Text provided |
-*-

I have a dataframe, nsdf, which I would like to sample 5% of. nsdf looks something like this:
col1 8 7 7 8 7 8 8 7 (... and so on)
I sample nsdf like so:
sdf = nsdf.sample(0.05)
I would then like to remove the rows in sdf from nsdf. Now, here I would think I could use nsdf.subtract(sdf), but that would remove all rows in nsdf that match any row from sdf. For example, if sdf contained
col1 7 8
Then every row in nsdf would be removed, as they are all either a 7 or an 8. Is there a way to remove only the number of 7's/8's (or whatever else) that appears in sdf? More specifically, in this example I would like to end up with an nsdf that contains the same data but one 7 fewer and one 8 fewer.
CodePudding user response:
The behavior of subtract is to remove all instances of a row in the left dataframe if present in the right dataframe. What you are looking for is exceptAll.
Example:
Data Setup
df = spark.createDataFrame([(7,), (8,), (7,), (8,)], ("col1", ))
Scenario 1:
df1 = spark.createDataFrame([(7,), (8,)], ("col1", ))
df.exceptAll(df1).show()
Output
----
|col1|
----
| 7|
| 8|
----
Scenario 2:
df2 = spark.createDataFrame([(7,), (7,), (8,)], ("col1", ))
df.exceptAll(df2).show()
Output
----
|col1|
----
| 8|
----

-*-

Written problem 1 | In the forum thread on removing sampled rows, which method does the reply recommend instead of subtract?
The forum thread and the records that follow it were taken from unrelated sources.

Data shown |
-*-

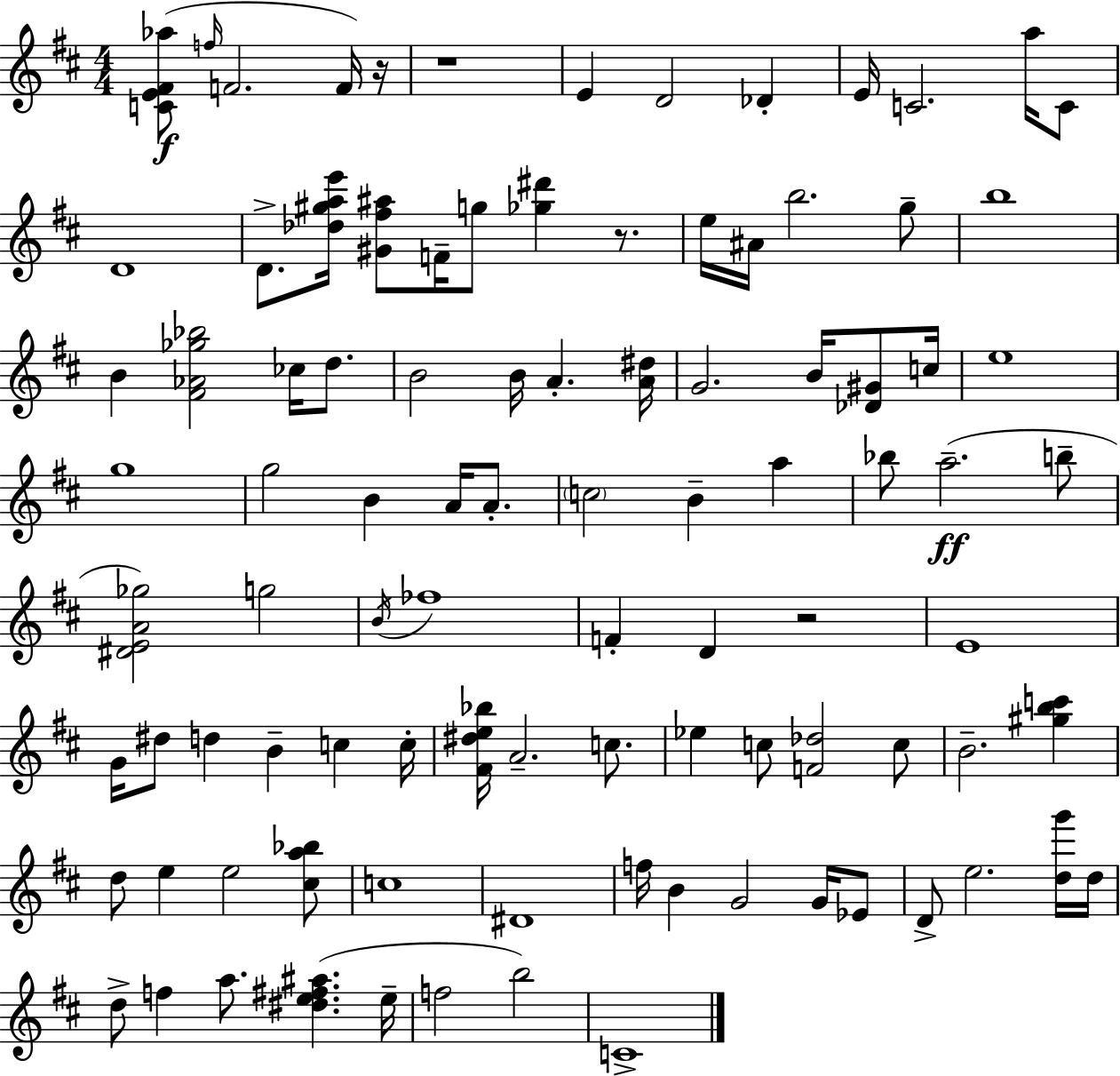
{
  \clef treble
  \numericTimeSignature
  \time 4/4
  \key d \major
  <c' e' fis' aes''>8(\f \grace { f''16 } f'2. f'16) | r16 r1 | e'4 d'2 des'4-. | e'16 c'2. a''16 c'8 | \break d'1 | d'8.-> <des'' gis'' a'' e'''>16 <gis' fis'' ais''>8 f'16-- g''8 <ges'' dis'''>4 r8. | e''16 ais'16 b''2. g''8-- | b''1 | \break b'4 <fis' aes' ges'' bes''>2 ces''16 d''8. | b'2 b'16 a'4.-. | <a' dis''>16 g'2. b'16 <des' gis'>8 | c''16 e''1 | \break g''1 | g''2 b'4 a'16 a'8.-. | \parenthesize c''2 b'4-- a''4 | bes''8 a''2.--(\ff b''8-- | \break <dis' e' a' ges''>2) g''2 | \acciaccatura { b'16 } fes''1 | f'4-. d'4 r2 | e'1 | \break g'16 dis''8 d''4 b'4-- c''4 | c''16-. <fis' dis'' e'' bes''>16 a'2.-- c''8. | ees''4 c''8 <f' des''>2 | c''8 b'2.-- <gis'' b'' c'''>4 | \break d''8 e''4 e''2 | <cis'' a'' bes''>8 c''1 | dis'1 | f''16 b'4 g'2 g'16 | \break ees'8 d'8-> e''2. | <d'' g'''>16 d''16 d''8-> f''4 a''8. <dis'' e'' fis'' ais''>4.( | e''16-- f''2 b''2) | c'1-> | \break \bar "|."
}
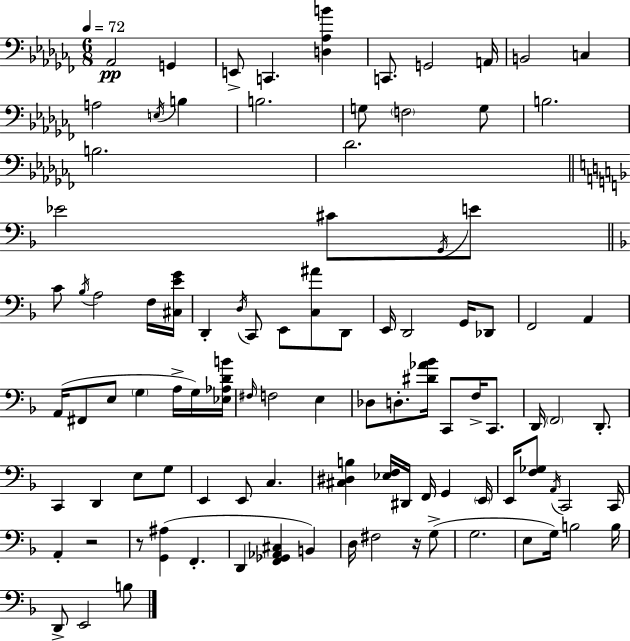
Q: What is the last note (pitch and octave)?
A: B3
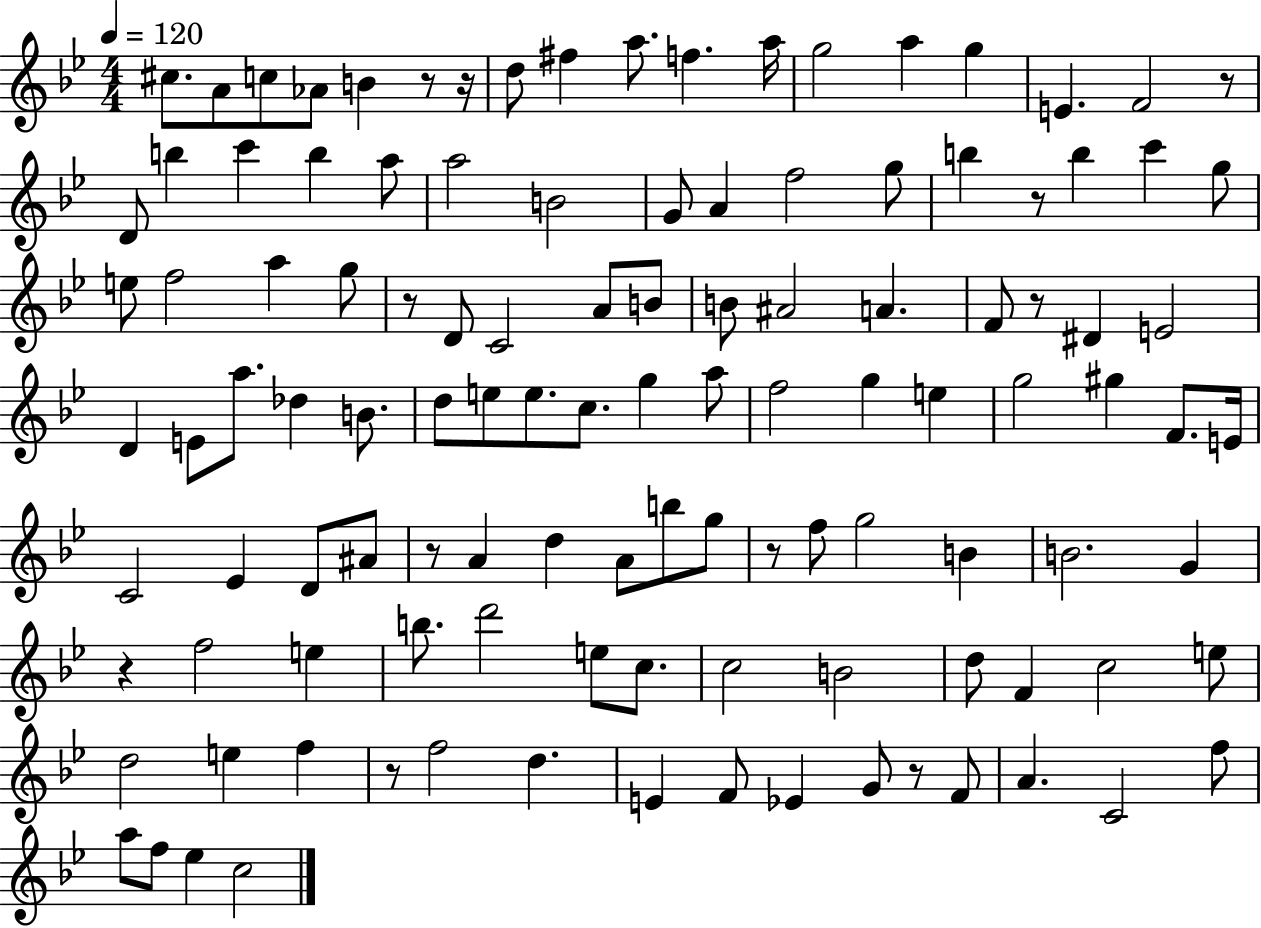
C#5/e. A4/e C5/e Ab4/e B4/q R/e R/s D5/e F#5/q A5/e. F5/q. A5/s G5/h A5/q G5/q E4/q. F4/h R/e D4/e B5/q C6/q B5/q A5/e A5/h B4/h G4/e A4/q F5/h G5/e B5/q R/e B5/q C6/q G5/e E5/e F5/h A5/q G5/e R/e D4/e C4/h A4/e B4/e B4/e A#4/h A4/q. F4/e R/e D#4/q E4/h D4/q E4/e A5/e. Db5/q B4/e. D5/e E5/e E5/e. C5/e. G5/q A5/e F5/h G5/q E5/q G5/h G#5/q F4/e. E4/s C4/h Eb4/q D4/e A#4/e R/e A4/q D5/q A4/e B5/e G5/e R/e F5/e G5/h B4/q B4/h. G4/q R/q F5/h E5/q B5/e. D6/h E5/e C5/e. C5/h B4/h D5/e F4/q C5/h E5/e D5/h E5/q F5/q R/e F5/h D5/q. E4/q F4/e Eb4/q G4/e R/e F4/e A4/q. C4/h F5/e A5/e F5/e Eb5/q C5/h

-*-

Written problem 2 | Print the lines of the records starting with the line with "Q: What is the last note (pitch and octave)?" and going on through the end of the records, both ends included. Leave the pictures out.

Worked answer 1 | exceptAll

Worked answer 2 |
Q: What is the last note (pitch and octave)?
A: B3
C#5/e. A4/e C5/e Ab4/e B4/q R/e R/s D5/e F#5/q A5/e. F5/q. A5/s G5/h A5/q G5/q E4/q. F4/h R/e D4/e B5/q C6/q B5/q A5/e A5/h B4/h G4/e A4/q F5/h G5/e B5/q R/e B5/q C6/q G5/e E5/e F5/h A5/q G5/e R/e D4/e C4/h A4/e B4/e B4/e A#4/h A4/q. F4/e R/e D#4/q E4/h D4/q E4/e A5/e. Db5/q B4/e. D5/e E5/e E5/e. C5/e. G5/q A5/e F5/h G5/q E5/q G5/h G#5/q F4/e. E4/s C4/h Eb4/q D4/e A#4/e R/e A4/q D5/q A4/e B5/e G5/e R/e F5/e G5/h B4/q B4/h. G4/q R/q F5/h E5/q B5/e. D6/h E5/e C5/e. C5/h B4/h D5/e F4/q C5/h E5/e D5/h E5/q F5/q R/e F5/h D5/q. E4/q F4/e Eb4/q G4/e R/e F4/e A4/q. C4/h F5/e A5/e F5/e Eb5/q C5/h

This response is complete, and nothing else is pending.